## WRITTEN EXERCISE:
Convert every line of the data below into a JSON list of strings, one string per line, omitting blank lines. Leave the pictures out of your answer.
....
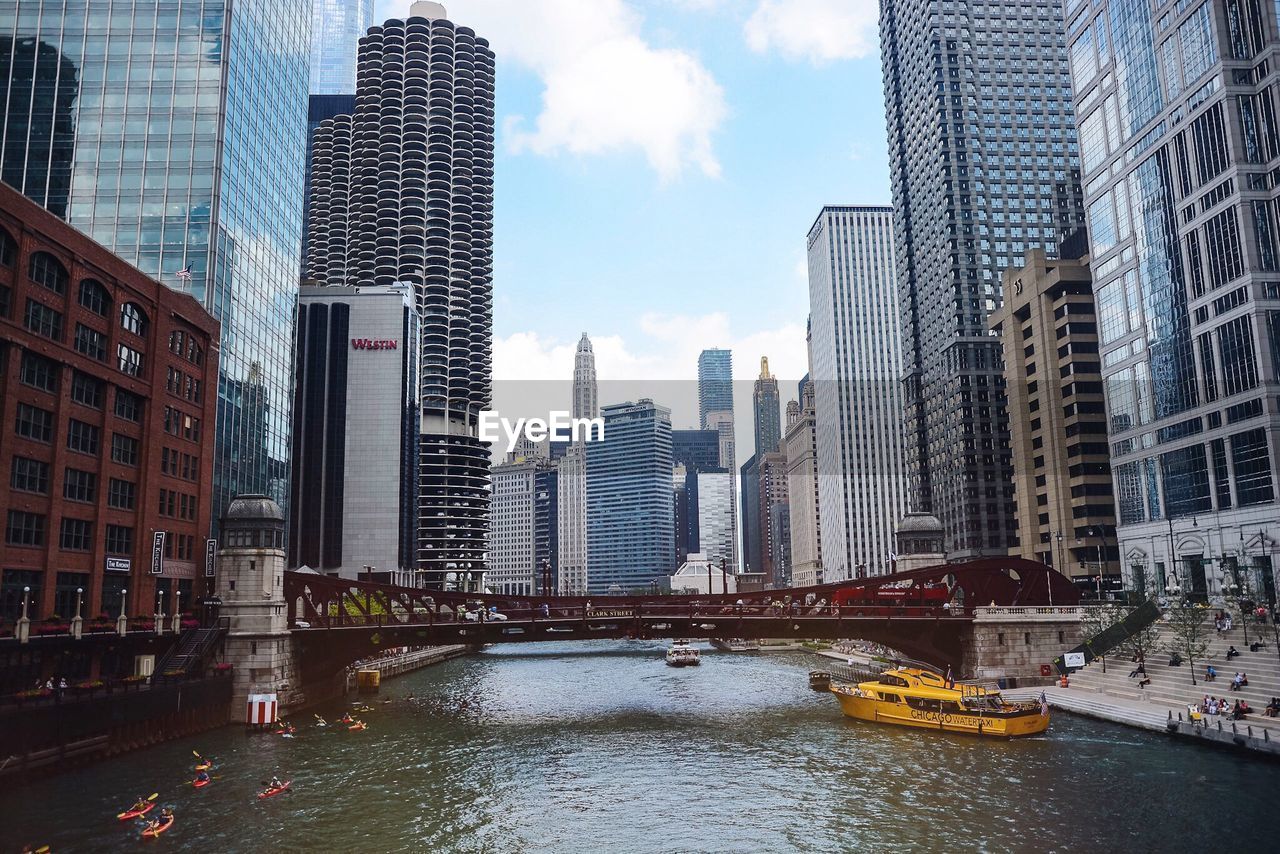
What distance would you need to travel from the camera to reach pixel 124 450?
7150 centimetres

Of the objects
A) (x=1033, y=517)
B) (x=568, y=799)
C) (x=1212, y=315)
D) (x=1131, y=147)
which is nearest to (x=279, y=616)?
(x=568, y=799)

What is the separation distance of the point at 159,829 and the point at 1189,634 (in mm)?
65329

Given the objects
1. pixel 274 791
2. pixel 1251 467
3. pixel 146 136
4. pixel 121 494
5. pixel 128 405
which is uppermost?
pixel 146 136

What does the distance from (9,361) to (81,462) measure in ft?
31.9

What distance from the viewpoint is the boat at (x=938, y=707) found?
60.9 meters

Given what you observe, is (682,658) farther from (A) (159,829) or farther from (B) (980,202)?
(B) (980,202)

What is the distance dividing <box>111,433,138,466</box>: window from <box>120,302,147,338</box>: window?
8.03 metres

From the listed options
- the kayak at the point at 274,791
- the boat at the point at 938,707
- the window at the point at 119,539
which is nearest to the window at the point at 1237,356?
the boat at the point at 938,707

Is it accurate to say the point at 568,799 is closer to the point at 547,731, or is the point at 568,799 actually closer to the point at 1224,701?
the point at 547,731

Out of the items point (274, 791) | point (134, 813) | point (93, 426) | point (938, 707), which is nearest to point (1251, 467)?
point (938, 707)

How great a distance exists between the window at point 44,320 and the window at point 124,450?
877cm

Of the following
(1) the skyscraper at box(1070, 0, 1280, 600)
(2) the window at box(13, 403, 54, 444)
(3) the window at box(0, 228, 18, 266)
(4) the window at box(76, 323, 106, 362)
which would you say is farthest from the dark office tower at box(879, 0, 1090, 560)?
(3) the window at box(0, 228, 18, 266)

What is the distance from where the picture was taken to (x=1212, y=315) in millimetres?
Answer: 93812

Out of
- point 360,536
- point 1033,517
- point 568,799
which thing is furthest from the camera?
point 360,536
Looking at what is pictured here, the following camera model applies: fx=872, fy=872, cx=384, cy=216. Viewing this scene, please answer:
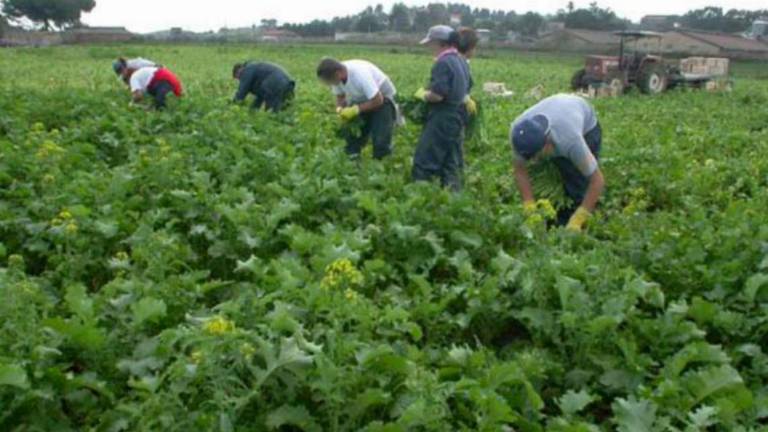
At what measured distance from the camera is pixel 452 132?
7.54 metres

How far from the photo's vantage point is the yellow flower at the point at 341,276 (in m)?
3.41

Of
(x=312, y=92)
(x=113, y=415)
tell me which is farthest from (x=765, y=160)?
(x=312, y=92)

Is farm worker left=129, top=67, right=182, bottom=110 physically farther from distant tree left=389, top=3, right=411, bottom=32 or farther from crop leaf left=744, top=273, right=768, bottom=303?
distant tree left=389, top=3, right=411, bottom=32

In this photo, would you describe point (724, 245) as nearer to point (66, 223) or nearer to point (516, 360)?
point (516, 360)

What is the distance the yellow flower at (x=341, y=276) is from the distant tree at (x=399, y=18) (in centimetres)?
8252

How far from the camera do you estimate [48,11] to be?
7050 cm

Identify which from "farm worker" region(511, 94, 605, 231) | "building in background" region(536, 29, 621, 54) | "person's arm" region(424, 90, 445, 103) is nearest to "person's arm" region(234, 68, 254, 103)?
"person's arm" region(424, 90, 445, 103)

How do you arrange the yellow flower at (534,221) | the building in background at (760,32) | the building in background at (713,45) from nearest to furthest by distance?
the yellow flower at (534,221), the building in background at (713,45), the building in background at (760,32)

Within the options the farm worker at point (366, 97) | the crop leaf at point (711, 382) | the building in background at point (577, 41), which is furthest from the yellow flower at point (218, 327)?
the building in background at point (577, 41)

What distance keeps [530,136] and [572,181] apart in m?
0.87

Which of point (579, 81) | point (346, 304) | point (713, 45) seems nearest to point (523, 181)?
point (346, 304)

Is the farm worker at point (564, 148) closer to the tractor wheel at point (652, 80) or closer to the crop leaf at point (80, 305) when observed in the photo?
the crop leaf at point (80, 305)

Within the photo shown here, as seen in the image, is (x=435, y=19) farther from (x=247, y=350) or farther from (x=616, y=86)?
(x=247, y=350)

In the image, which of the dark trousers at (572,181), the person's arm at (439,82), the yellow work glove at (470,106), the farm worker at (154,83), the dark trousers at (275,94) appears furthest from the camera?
the farm worker at (154,83)
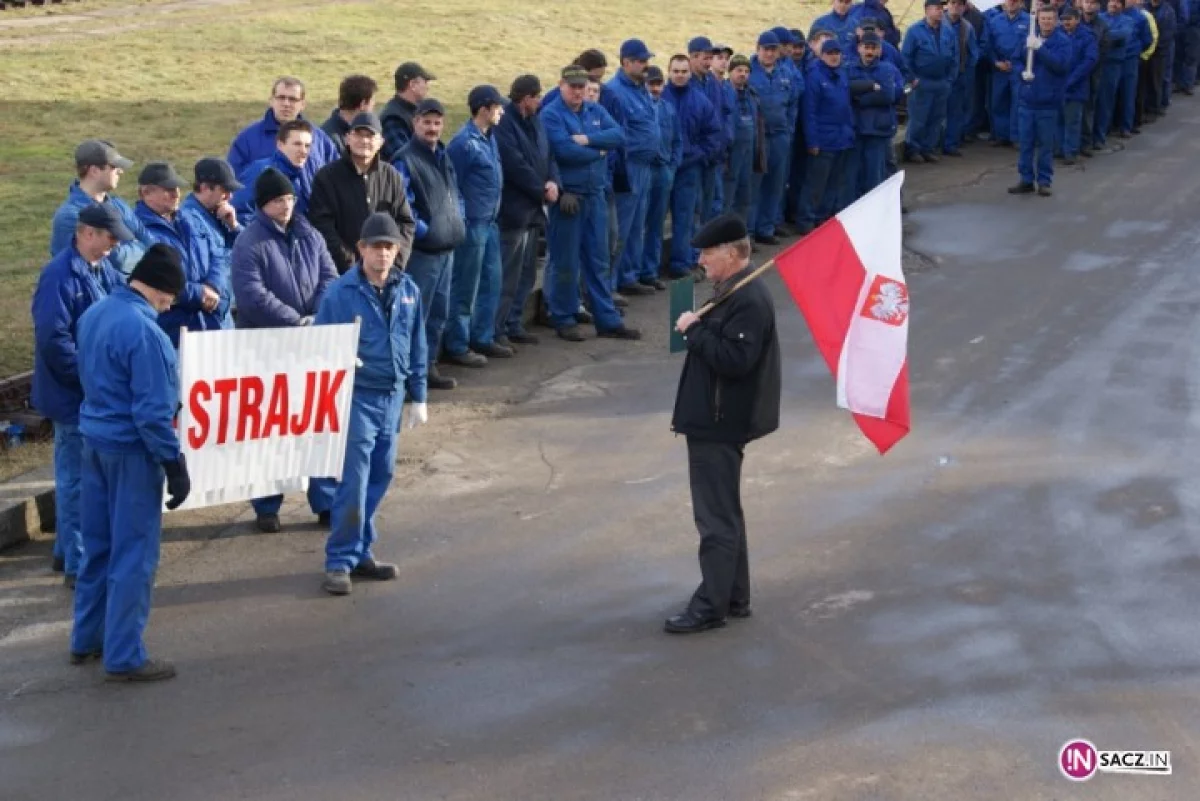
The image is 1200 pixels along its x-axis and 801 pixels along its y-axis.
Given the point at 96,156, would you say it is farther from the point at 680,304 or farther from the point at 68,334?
the point at 680,304

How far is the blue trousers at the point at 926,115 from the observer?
23250mm

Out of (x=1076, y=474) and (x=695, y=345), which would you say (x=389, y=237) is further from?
(x=1076, y=474)

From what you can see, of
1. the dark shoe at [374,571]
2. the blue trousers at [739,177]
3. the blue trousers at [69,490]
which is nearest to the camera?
the blue trousers at [69,490]

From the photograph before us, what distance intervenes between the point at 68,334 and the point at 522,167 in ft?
18.0

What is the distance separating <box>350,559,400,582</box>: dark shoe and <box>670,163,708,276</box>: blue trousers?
802 centimetres

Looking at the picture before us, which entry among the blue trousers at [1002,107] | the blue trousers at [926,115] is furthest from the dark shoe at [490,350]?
the blue trousers at [1002,107]

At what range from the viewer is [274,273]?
1075cm

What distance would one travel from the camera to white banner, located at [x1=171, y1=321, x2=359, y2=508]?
9109 millimetres

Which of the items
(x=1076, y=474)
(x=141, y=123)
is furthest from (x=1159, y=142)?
(x=1076, y=474)

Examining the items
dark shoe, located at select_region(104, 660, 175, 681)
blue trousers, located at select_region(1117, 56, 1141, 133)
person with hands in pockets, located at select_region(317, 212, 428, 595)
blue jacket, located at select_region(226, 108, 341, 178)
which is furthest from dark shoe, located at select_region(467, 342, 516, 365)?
blue trousers, located at select_region(1117, 56, 1141, 133)

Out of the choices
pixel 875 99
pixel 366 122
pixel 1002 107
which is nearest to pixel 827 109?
pixel 875 99

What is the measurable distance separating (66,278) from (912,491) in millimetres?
5223

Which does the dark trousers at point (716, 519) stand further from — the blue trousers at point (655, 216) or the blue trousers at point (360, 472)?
the blue trousers at point (655, 216)

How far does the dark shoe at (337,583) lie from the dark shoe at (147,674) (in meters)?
1.26
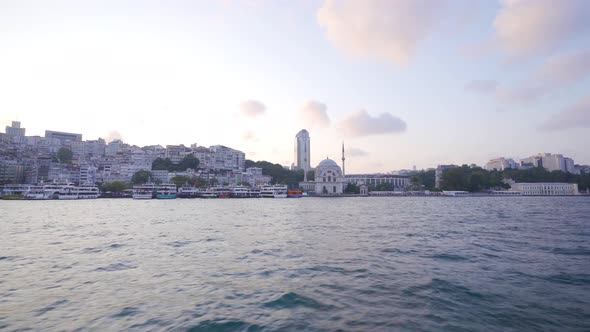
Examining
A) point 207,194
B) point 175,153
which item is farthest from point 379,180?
point 207,194

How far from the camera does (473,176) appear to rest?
10562cm

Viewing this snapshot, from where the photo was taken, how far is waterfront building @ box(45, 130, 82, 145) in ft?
482

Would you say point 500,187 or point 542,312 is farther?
point 500,187

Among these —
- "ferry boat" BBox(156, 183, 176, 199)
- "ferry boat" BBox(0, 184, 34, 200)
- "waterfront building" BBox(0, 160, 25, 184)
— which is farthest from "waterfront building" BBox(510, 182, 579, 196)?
"waterfront building" BBox(0, 160, 25, 184)

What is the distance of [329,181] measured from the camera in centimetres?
11638

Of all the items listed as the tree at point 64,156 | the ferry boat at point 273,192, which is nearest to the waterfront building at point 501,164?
the ferry boat at point 273,192

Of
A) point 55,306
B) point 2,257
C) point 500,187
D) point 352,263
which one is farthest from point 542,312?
point 500,187

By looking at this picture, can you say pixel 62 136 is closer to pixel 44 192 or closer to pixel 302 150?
pixel 44 192

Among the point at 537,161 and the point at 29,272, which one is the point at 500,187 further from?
the point at 29,272

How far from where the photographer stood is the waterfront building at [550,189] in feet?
339

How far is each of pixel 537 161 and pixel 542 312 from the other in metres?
191

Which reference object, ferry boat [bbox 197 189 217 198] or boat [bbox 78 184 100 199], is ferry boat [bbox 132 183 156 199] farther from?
ferry boat [bbox 197 189 217 198]

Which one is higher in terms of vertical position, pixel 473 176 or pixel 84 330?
pixel 473 176

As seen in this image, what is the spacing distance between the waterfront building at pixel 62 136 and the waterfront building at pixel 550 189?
569 ft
....
## RESPONSE TO THIS EXERCISE:
[
  "What distance would you need to travel from the camera to reach pixel 124 450?",
  "7150 centimetres",
  "Of the objects",
  "A) (x=1033, y=517)",
  "B) (x=568, y=799)",
  "C) (x=1212, y=315)",
  "D) (x=1131, y=147)",
  "which is nearest to (x=279, y=616)?",
  "(x=568, y=799)",
  "What is the separation distance of the point at 159,829 and the point at 1189,634 (in mm)?",
  "65329",
  "Given the objects",
  "1. pixel 274 791",
  "2. pixel 1251 467",
  "3. pixel 146 136",
  "4. pixel 121 494",
  "5. pixel 128 405",
  "which is uppermost?",
  "pixel 146 136",
  "What does the distance from (9,361) to (81,462) measure in ft?",
  "31.9",
  "What distance from the viewpoint is the boat at (x=938, y=707) found?",
  "60.9 meters",
  "Given what you observe, is (682,658) farther from (A) (159,829) or farther from (B) (980,202)?",
  "(B) (980,202)",
  "What is the distance dividing <box>111,433,138,466</box>: window from <box>120,302,147,338</box>: window?",
  "8.03 metres",
  "From the listed options",
  "- the kayak at the point at 274,791",
  "- the boat at the point at 938,707",
  "- the window at the point at 119,539",
  "which is nearest to the window at the point at 1237,356?",
  "the boat at the point at 938,707",
  "Is it accurate to say the point at 568,799 is closer to the point at 547,731, or is the point at 568,799 actually closer to the point at 1224,701?",
  "the point at 547,731",
  "Out of the items point (274, 791) | point (134, 813) | point (93, 426) | point (938, 707), which is nearest to point (1251, 467)?",
  "point (938, 707)",
  "How great a distance exists between the window at point 44,320 and the window at point 124,450?",
  "877cm",
  "Of the following",
  "(1) the skyscraper at box(1070, 0, 1280, 600)",
  "(2) the window at box(13, 403, 54, 444)",
  "(3) the window at box(0, 228, 18, 266)",
  "(4) the window at box(76, 323, 106, 362)",
  "which would you say is farthest from the dark office tower at box(879, 0, 1090, 560)?",
  "(3) the window at box(0, 228, 18, 266)",
  "What is the distance from where the picture was taken to (x=1212, y=315) in millimetres?",
  "Answer: 93812",
  "Out of",
  "- point 360,536",
  "- point 1033,517",
  "- point 568,799",
  "which thing is furthest from the camera?",
  "point 360,536",
  "Looking at what is pictured here, the following camera model applies: fx=872, fy=872, cx=384, cy=216. Viewing this scene, please answer:",
  "At what measured distance from the camera is pixel 452 132?",
  "7.54 metres",
  "How far from the photo's vantage point is the yellow flower at the point at 341,276 (in m)?",
  "3.41",
  "Of",
  "(x=312, y=92)",
  "(x=113, y=415)",
  "tell me which is farthest from (x=765, y=160)?",
  "(x=312, y=92)",
  "Is farm worker left=129, top=67, right=182, bottom=110 physically farther from distant tree left=389, top=3, right=411, bottom=32 or farther from crop leaf left=744, top=273, right=768, bottom=303?",
  "distant tree left=389, top=3, right=411, bottom=32",
  "In this photo, would you describe point (724, 245) as nearer to point (66, 223) or nearer to point (516, 360)?",
  "point (516, 360)",
  "What is the distance the yellow flower at (x=341, y=276) is from the distant tree at (x=399, y=18) (in centimetres)?",
  "8252",
  "How far from the camera do you estimate [48,11] to be?",
  "7050 cm",
  "Identify which from \"farm worker\" region(511, 94, 605, 231) | \"building in background\" region(536, 29, 621, 54) | \"person's arm\" region(424, 90, 445, 103) is nearest to \"person's arm\" region(234, 68, 254, 103)?",
  "\"person's arm\" region(424, 90, 445, 103)",
  "How do you arrange the yellow flower at (534,221) | the building in background at (760,32) | the building in background at (713,45) from nearest to furthest by distance?",
  "the yellow flower at (534,221), the building in background at (713,45), the building in background at (760,32)",
  "Within the options the farm worker at point (366, 97) | the crop leaf at point (711, 382) | the building in background at point (577, 41), which is furthest from the yellow flower at point (218, 327)?",
  "the building in background at point (577, 41)",
  "What distance keeps [530,136] and [572,181] apart in m?",
  "0.87",
  "Which of point (579, 81) | point (346, 304) | point (713, 45) seems nearest to point (523, 181)?",
  "point (346, 304)",
  "Is the farm worker at point (564, 148) closer to the tractor wheel at point (652, 80) or closer to the crop leaf at point (80, 305) when observed in the photo?",
  "the crop leaf at point (80, 305)",
  "Within the photo shown here, as seen in the image, is (x=435, y=19) farther from (x=247, y=350) or farther from (x=616, y=86)?",
  "(x=247, y=350)",
  "In the image, which of the dark trousers at (572,181), the person's arm at (439,82), the yellow work glove at (470,106), the farm worker at (154,83), the dark trousers at (275,94) appears furthest from the camera?",
  "the farm worker at (154,83)",
  "The image is 1200 pixels along its x-axis and 801 pixels along its y-axis.",
  "Given the point at 96,156, would you say it is farther from the point at 680,304 or farther from the point at 68,334?",
  "the point at 680,304",
  "How far is the blue trousers at the point at 926,115 from the observer?",
  "23250mm",
  "Out of (x=1076, y=474) and (x=695, y=345), which would you say (x=389, y=237) is further from?",
  "(x=1076, y=474)",
  "From what you can see, of",
  "1. the dark shoe at [374,571]",
  "2. the blue trousers at [739,177]",
  "3. the blue trousers at [69,490]",
  "which is nearest to the camera?",
  "the blue trousers at [69,490]",
  "From the photograph before us, what distance intervenes between the point at 68,334 and the point at 522,167 in ft?",
  "18.0",
  "What is the distance separating <box>350,559,400,582</box>: dark shoe and <box>670,163,708,276</box>: blue trousers?",
  "802 centimetres",
  "Looking at the picture before us, which entry among the blue trousers at [1002,107] | the blue trousers at [926,115] is furthest from the dark shoe at [490,350]?",
  "the blue trousers at [1002,107]",
  "At what range from the viewer is [274,273]?",
  "1075cm",
  "What distance would one travel from the camera to white banner, located at [x1=171, y1=321, x2=359, y2=508]?",
  "9109 millimetres",
  "Which of the items",
  "(x=1076, y=474)",
  "(x=141, y=123)",
  "is furthest from (x=1159, y=142)?",
  "(x=1076, y=474)",
  "Examining the items",
  "dark shoe, located at select_region(104, 660, 175, 681)",
  "blue trousers, located at select_region(1117, 56, 1141, 133)",
  "person with hands in pockets, located at select_region(317, 212, 428, 595)",
  "blue jacket, located at select_region(226, 108, 341, 178)",
  "which is furthest from dark shoe, located at select_region(467, 342, 516, 365)?",
  "blue trousers, located at select_region(1117, 56, 1141, 133)",
  "Out of the choices",
  "pixel 875 99",
  "pixel 366 122",
  "pixel 1002 107",
  "which is nearest to pixel 827 109?",
  "pixel 875 99",
  "What is the measurable distance separating (66,278) from (912,491) in millimetres?",
  "5223",
  "Which does the dark trousers at point (716, 519) stand further from — the blue trousers at point (655, 216) or the blue trousers at point (360, 472)?",
  "the blue trousers at point (655, 216)",
  "How far does the dark shoe at (337,583) lie from the dark shoe at (147,674) (in meters)?",
  "1.26",
  "Examining",
  "A) point 207,194",
  "B) point 175,153",
  "which item is farthest from point 379,180?",
  "point 207,194",
  "How far from the camera does (473,176) appear to rest?",
  "10562cm",
  "Viewing this snapshot, from where the photo was taken, how far is waterfront building @ box(45, 130, 82, 145) in ft?",
  "482",
  "Would you say point 500,187 or point 542,312 is farther?",
  "point 500,187",
  "Among these —",
  "- \"ferry boat\" BBox(156, 183, 176, 199)",
  "- \"ferry boat\" BBox(0, 184, 34, 200)",
  "- \"waterfront building\" BBox(0, 160, 25, 184)",
  "— which is farthest from \"waterfront building\" BBox(510, 182, 579, 196)?",
  "\"waterfront building\" BBox(0, 160, 25, 184)",
  "What is the distance of [329,181] measured from the camera in centimetres?",
  "11638",
  "Of all the items listed as the tree at point 64,156 | the ferry boat at point 273,192, which is nearest to the waterfront building at point 501,164?",
  "the ferry boat at point 273,192",
  "Of",
  "A) point 55,306",
  "B) point 2,257",
  "C) point 500,187",
  "D) point 352,263",
  "which one is farthest from point 542,312?",
  "point 500,187",
  "By looking at this picture, can you say pixel 62 136 is closer to pixel 44 192 or closer to pixel 302 150?",
  "pixel 44 192",
  "Among the point at 537,161 and the point at 29,272, which one is the point at 500,187 further from?",
  "the point at 29,272",
  "How far from where the photographer stood is the waterfront building at [550,189] in feet?",
  "339",
  "How far is each of pixel 537 161 and pixel 542 312 from the other in metres?",
  "191",
  "Which reference object, ferry boat [bbox 197 189 217 198] or boat [bbox 78 184 100 199], is ferry boat [bbox 132 183 156 199] farther from?",
  "ferry boat [bbox 197 189 217 198]",
  "Which one is higher in terms of vertical position, pixel 473 176 or pixel 84 330?",
  "pixel 473 176",
  "As seen in this image, what is the spacing distance between the waterfront building at pixel 62 136 and the waterfront building at pixel 550 189?",
  "569 ft"
]